Как еще он мог отреагировать на известие о скором рождении первого внука? Его приятели, узнав, что станут дедушками, приходили в радостное волнение – в прошлом году его ближайший друг Павлос Ангелопулос с шумом отпраздновал рождение ребенка Фотини, напоив едва ли не все население Плаки и устроив танцы до глубокой ночи. Гиоргис сомневался, что пустится в пляс в день рождения ребенка Анны, но как бы там ни было, следовало хотя бы написать ей. Он решил, что на днях попросит Марию помочь ему составить письмо – особого желания торопиться у него не было.
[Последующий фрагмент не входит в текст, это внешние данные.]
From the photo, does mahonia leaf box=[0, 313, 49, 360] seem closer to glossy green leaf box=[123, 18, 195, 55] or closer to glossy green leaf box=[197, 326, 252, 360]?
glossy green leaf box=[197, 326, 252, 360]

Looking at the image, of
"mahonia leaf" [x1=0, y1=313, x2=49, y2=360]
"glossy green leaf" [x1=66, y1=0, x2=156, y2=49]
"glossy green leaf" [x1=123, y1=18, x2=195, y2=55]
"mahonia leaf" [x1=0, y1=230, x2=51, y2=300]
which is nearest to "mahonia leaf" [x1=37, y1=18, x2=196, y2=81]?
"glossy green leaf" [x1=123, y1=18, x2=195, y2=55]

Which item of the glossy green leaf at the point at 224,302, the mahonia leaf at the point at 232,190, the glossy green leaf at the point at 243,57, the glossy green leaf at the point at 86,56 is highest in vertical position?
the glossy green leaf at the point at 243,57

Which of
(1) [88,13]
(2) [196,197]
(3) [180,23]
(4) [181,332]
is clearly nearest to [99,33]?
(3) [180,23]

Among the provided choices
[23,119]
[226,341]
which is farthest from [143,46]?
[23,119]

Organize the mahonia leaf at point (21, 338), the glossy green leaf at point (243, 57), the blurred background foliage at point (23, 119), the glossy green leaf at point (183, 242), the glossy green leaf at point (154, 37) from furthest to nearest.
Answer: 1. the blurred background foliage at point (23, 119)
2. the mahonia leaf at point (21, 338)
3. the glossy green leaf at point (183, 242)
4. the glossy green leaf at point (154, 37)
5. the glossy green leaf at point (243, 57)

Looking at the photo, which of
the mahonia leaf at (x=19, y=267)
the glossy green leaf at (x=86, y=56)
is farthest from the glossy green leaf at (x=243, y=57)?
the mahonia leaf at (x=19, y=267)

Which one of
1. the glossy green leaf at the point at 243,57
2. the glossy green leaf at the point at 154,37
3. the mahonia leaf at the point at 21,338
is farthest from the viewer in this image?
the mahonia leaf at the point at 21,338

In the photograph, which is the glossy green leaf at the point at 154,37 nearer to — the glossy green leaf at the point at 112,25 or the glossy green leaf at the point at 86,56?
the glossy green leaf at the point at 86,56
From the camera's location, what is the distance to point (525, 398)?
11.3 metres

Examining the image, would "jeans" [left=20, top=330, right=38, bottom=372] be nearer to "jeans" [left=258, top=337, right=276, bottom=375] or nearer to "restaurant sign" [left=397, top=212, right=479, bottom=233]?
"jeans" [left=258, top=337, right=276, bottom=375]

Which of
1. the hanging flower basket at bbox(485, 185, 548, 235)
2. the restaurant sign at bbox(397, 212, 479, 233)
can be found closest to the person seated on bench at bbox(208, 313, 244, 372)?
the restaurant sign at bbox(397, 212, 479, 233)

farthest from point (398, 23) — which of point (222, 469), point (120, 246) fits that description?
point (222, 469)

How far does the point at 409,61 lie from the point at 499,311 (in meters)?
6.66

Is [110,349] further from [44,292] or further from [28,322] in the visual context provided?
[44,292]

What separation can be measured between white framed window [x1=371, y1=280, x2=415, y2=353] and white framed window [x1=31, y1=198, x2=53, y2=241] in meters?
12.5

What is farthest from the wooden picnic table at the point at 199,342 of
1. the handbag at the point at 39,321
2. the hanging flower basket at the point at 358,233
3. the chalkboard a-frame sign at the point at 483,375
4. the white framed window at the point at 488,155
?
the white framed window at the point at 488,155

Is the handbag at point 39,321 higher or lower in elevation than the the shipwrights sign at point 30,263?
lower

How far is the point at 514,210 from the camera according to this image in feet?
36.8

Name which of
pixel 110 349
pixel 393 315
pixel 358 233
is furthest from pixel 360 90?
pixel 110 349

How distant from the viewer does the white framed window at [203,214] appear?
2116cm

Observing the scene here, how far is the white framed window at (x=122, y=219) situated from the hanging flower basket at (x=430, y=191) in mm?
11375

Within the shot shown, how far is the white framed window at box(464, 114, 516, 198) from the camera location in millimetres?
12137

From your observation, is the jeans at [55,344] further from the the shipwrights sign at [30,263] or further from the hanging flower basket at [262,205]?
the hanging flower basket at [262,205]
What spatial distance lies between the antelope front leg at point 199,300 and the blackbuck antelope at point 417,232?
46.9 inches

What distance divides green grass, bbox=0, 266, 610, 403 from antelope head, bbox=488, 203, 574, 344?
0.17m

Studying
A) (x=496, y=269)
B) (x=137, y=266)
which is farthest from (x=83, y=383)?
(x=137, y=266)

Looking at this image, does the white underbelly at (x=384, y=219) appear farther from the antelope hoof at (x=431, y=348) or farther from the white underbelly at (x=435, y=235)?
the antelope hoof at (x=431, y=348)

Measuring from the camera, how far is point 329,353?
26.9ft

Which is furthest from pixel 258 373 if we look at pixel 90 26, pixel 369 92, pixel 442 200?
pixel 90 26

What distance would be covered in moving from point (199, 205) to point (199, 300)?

Понедельник был для Марии днем приезда Фотини, среда – Кирициса. Чтобы к девяти часам достичь Спиналонги, доктор вынужден был вставать в пять. Последнюю часть своей долгой поездки от Ираклиона он преодолевал, предвкушая и даже почти ощущая вкус крепкого кофе на губах. Доктор издалека увидел, что Мария как обычно встречает его, и принялся в который раз повторять про себя слова, которые собирался ей сказать. В мыслях он видел себя одновременно красноречивым и спокойным, страстным и уверенным, но когда выбрался из лодки и очутился лицом к лицу с прекрасной женщиной, пробудившей в его душе такую любовь, то сразу понял, что торопиться не следует. Несмотря на то что Мария смотрела на Кирициса глазами, полными тепла и дружелюбия, ее голос оставался голосом пациентки, обращающейся к доктору, и Кирицис понял, что его мечты о признании так и останутся мечтами: он никогда не сможет преодолеть разделяющий их барьер.
Следуя сформировавшемуся уже ритуалу, они бок о бок вошли в туннель – к облегчению доктора, на этот раз его никто не встречал на входе в поселок. Как обычно, чашки уже стояли на столе, более того, Мария сэкономила несколько минут, приготовив кофе еще до его приезда.
– Люди до сих пор постоянно говорят о том, как вы нас спасли, – заметила девушка, снимая кофейник с плиты.
– Мне очень приятно, что они все еще помнят об этом, но я уверен, что пройдет немного времени, и все забудется. И надеюсь, что в будущем подобных происшествий не будет.
– А я в этом уверена. Фотини рассказала мне, что волнения были вызваны слухом о том, что один местный мальчик заболел лепрой и его отправили в Ираклион для обследования. Но на прошлых выходных мальчик и его отец вернулись в свой город – как оказалось, они поехали в Ханью, в гости к бабушке мальчика, и решили задержаться там на несколько дней. Как выяснилось, ребенок вовсе ничем не болел.
Кирицис внимательно слушал Марию, решив про себя, что будет держать свои чувства в узде. Любое другое поведение было бы неправильным – хотя бы потому, что это было нарушением врачебной этики.
– Результаты применения последнего лекарства выглядят очень обнадеживающими, – сказал он, меняя тему разговора. – Состояние некоторых пациентов уже сейчас заметно улучшилось.
– Я знаю, – ответила девушка. – Вчера я говорила с одним из них, с Димитрием Лимониасом. Он сказал, что уже успел ощутить у себя перемены.
– Возможно, основная причина этого – психологическая, – заметил Кирицис. – Когда врачи назначают пациентам какое-нибудь новое лекарство, это очень часто заставляет внутренние резервы организма мобилизоваться. Кстати, доктор Лапакис уже составляет список людей, из которых мы отберем вторую группу. Мы надеемся, что рано или поздно начнем давать новое лекарство всем обитателям Спиналонги.